Avatars Get More Social
Today’s digest spans social digital humans, efficient 3D avatar creation, noise-robust spoken dialogue, and more controllable voice synthesis. From theory-of-mind avatars to stronger zero-shot TTS, the common thread is making conversational systems feel more natural and expressive.
Diagram of the closed-loop framework overview for dual-agent interaction. From Resonant Minds.

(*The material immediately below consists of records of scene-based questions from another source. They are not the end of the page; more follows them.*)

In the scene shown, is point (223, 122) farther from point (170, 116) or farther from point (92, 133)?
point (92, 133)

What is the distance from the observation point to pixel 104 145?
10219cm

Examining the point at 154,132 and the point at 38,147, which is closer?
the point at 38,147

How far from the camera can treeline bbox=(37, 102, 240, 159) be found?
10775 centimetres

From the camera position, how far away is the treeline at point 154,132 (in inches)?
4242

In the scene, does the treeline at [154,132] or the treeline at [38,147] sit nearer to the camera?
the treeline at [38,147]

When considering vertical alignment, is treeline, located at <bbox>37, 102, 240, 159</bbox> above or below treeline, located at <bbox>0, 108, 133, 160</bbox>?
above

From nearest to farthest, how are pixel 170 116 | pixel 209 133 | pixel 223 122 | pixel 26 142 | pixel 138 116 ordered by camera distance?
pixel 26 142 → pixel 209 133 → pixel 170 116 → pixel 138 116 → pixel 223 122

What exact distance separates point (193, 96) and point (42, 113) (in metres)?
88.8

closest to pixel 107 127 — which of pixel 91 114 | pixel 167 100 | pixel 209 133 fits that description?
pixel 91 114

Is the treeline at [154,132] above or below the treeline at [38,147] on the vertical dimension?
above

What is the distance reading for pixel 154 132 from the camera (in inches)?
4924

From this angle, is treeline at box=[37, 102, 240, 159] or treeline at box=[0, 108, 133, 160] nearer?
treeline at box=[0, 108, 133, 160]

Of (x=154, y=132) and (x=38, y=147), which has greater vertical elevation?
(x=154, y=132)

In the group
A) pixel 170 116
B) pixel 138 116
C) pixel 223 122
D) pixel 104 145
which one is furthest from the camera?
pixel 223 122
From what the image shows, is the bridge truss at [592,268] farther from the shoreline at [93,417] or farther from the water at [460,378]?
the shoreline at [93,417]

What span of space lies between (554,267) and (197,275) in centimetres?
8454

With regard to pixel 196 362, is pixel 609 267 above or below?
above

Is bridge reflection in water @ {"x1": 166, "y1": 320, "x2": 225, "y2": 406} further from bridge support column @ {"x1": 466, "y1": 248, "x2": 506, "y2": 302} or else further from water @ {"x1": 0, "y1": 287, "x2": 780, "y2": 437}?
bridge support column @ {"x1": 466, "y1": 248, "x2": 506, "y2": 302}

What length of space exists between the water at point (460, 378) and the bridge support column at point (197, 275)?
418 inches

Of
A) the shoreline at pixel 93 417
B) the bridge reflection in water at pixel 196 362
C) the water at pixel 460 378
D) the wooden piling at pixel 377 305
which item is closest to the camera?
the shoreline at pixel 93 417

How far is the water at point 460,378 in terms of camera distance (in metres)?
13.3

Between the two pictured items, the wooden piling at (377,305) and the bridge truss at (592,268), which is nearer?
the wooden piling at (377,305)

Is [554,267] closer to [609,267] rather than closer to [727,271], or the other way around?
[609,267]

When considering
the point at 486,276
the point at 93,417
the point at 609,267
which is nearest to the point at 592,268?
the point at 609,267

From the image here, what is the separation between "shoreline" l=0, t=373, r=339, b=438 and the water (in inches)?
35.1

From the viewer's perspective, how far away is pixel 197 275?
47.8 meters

Talking Avatars & Social Digital Humans
Digital Humans & 3D Avatars
SAGE
Self-Learning Expression Deformations for Data-Efficient Gaussian Avatars
SAGE creates animatable 3D Gaussian avatars from minimal data by self-learning expression deformations using geometric and appearance consistency, eliminating the need for long expression data. It supports multiview, monocular, and one-shot inputs without pretraining, enabling efficient and accessible avatar creation.
RigPAPR
RigPAPR: Rig-Based Animation of Static Neural Point Clouds from a Fixed-Viewpoint Video
RigPAPR animates static neural point clouds to follow a fixed-viewpoint monocular video, recovering a rigged 3D asset. It avoids joint-boundary artifacts by using a shape-free proximity-attention renderer that naturally reforms surfaces under articulation, unlike prior Gaussian splat or mesh-based approaches.
SpeechLLMs & Voice Agents
TTS & Voice Synthesis
VoxCPM2
VoxCPM2 Technical Report
VoxCPM2 is a 2B-parameter multilingual text-to-speech foundation model unifying voice design, zero-shot cloning, and high-fidelity super-resolution. It uses continuous-latent modeling for controllable and scalable speech generation without external discrete tokenizers.
GLASS
GLASS: GRPO-Trained LoRA for Acoustic Style Steering in Zero-Shot Text-to-Speech
GLASS is a zero-shot TTS framework that controls speaking rate and pitch via LoRA adapters trained from post-generation rewards, not style labels. This modular approach enables smooth style edits and multi-axis composition without changing speaker prompts, preserving speaker identity and naturalness.